[Start of Attachment]

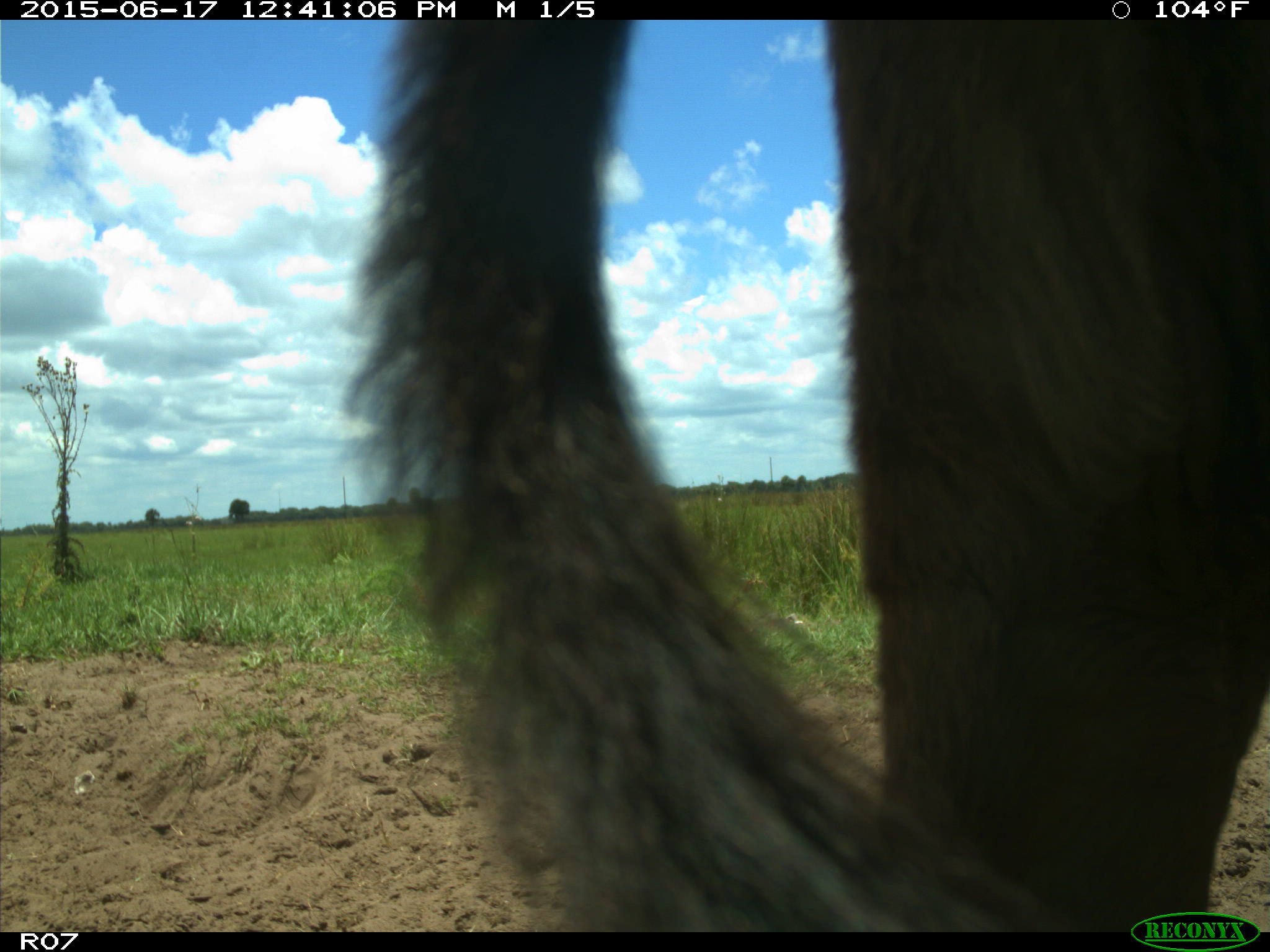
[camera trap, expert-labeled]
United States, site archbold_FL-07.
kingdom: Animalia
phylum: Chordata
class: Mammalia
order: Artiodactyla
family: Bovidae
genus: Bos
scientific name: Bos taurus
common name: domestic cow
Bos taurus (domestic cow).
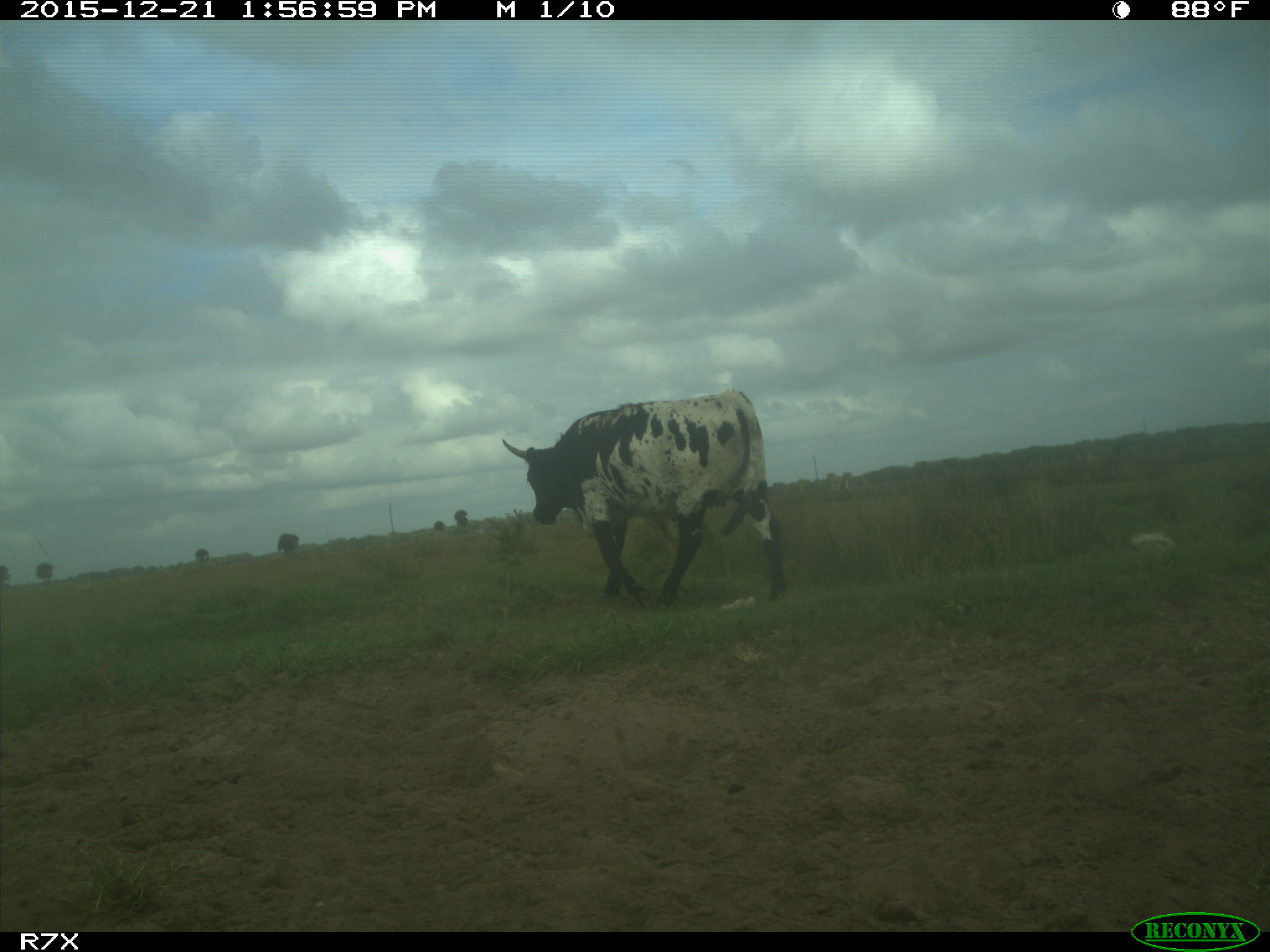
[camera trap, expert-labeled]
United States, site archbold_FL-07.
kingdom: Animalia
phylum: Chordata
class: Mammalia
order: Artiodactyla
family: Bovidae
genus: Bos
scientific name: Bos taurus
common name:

[End of Attachment]
[Start of Attachment]

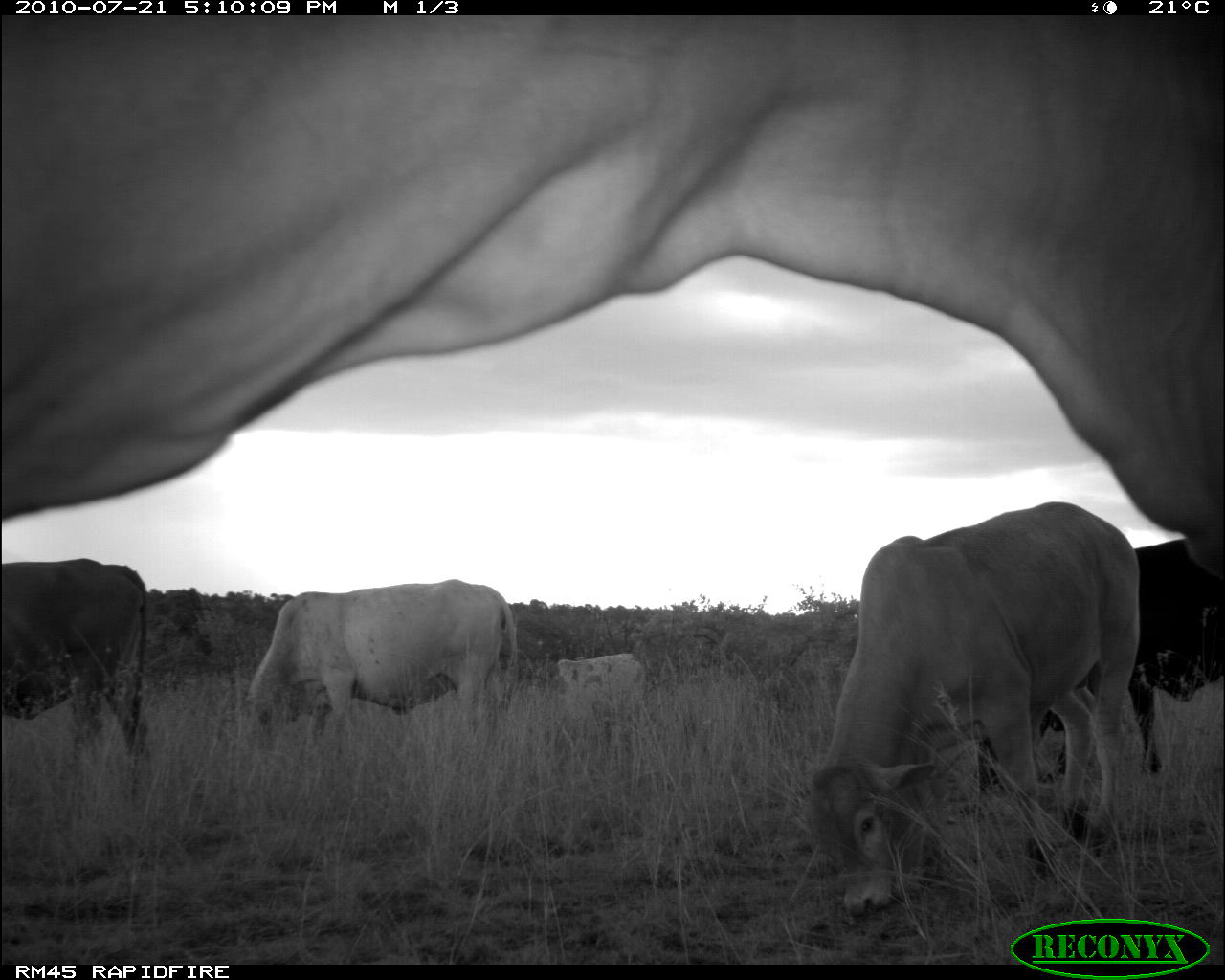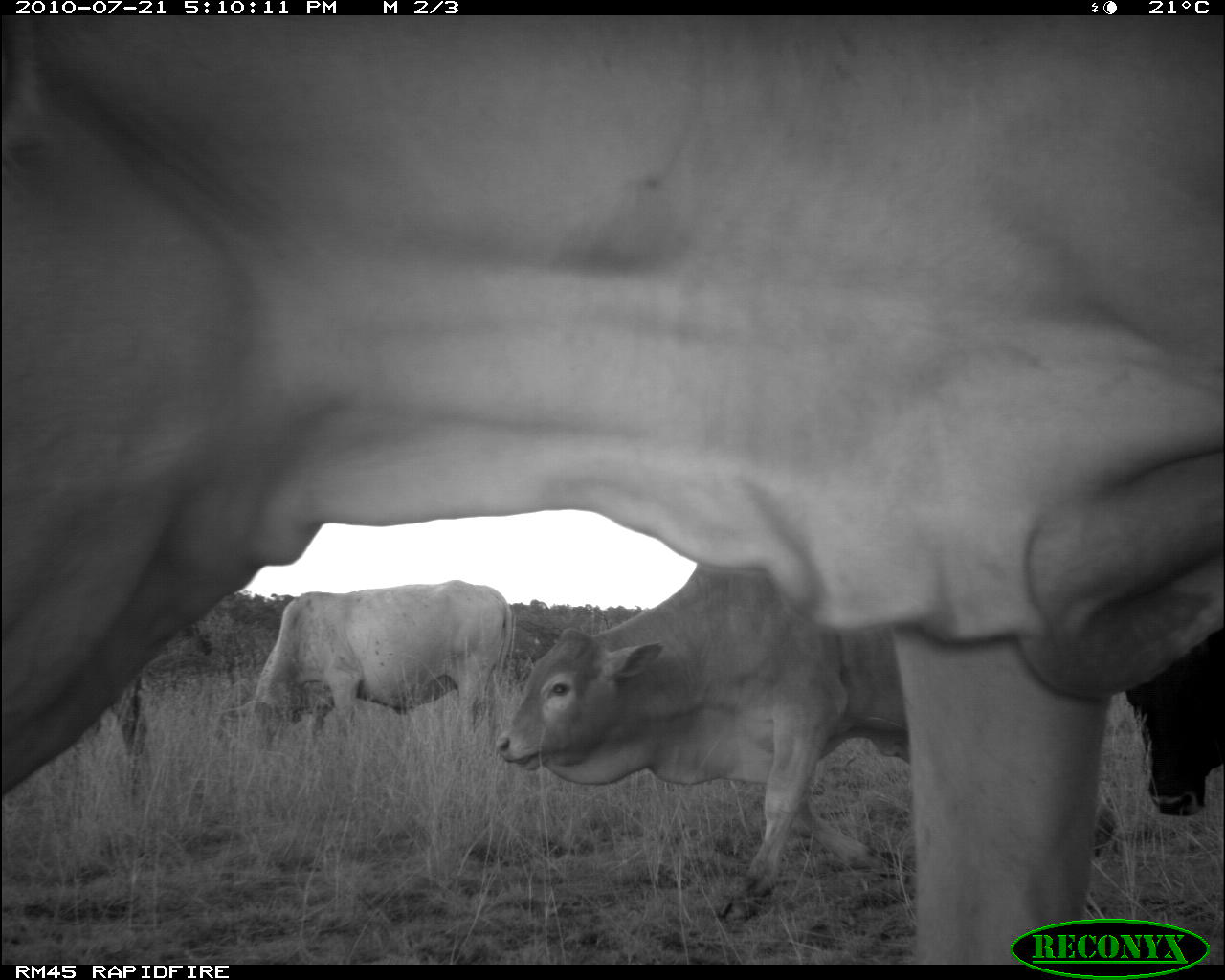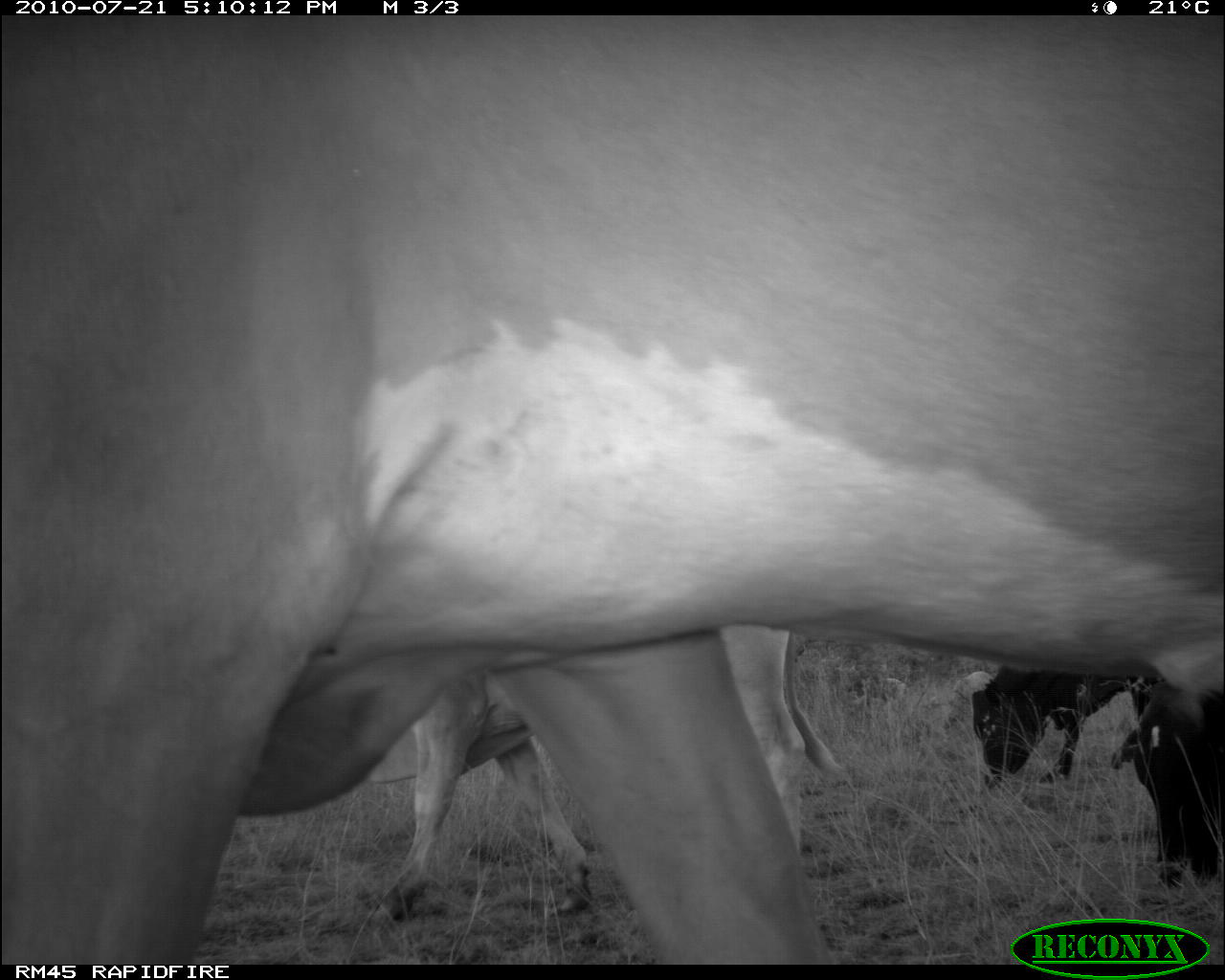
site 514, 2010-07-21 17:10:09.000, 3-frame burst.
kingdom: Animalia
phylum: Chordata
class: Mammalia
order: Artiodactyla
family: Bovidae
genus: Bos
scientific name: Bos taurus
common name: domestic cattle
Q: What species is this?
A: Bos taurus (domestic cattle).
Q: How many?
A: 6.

[End of Attachment]
[Start of Attachment]

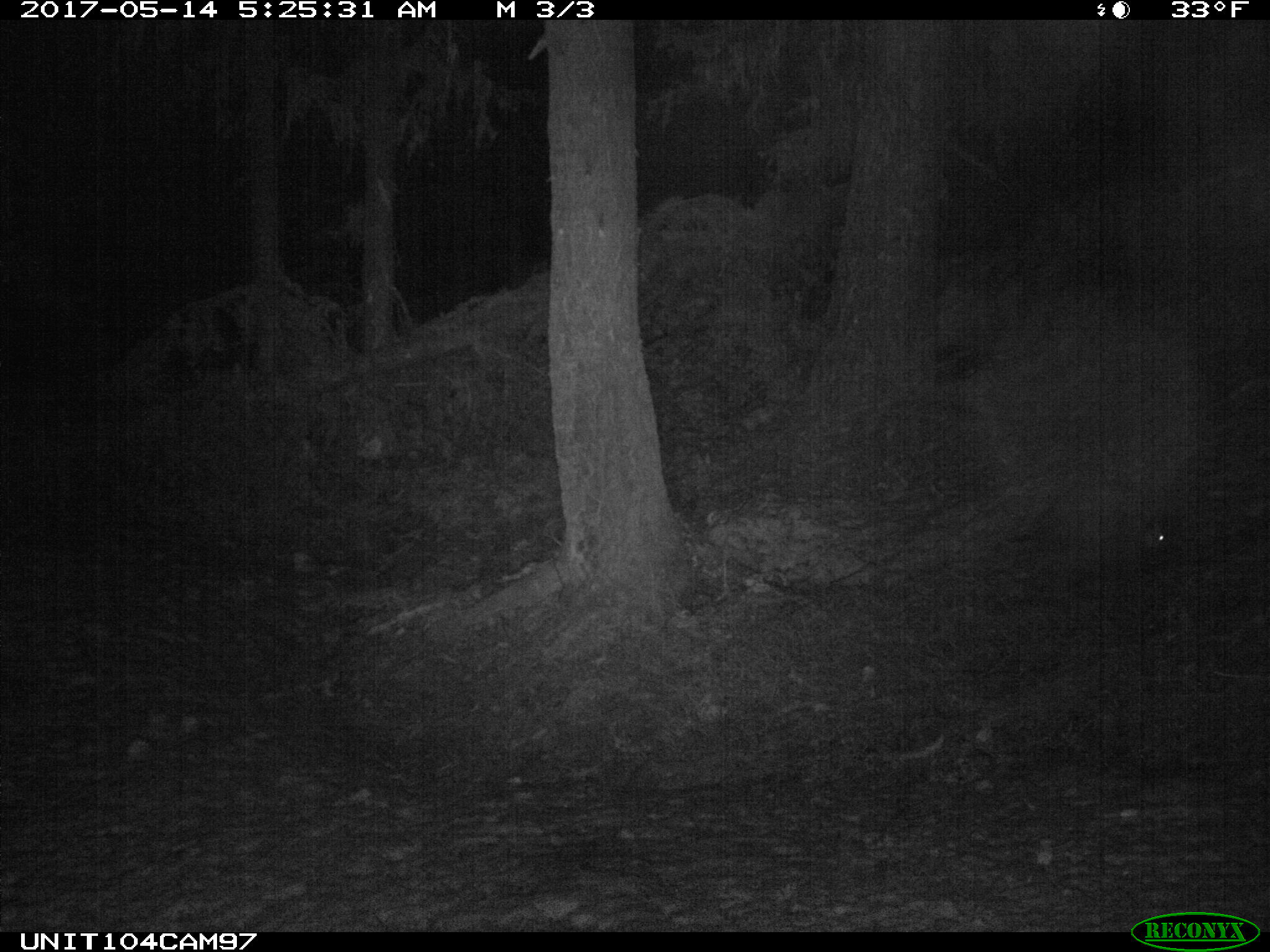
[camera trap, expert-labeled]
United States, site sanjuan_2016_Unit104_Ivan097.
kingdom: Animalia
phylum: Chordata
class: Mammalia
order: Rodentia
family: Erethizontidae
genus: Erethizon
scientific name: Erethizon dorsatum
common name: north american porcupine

[End of Attachment]

### Task instructions
The lines above, starting at the one with "United States, site sanjuan_2016_Unit104_Ivan097." and ending at the one with "common name: north american porcupine", are the only ones to return, exactly as written.

### Output below
United States, site sanjuan_2016_Unit104_Ivan097.
kingdom: Animalia
phylum: Chordata
class: Mammalia
order: Rodentia
family: Erethizontidae
genus: Erethizon
scientific name: Erethizon dorsatum
common name: north american porcupine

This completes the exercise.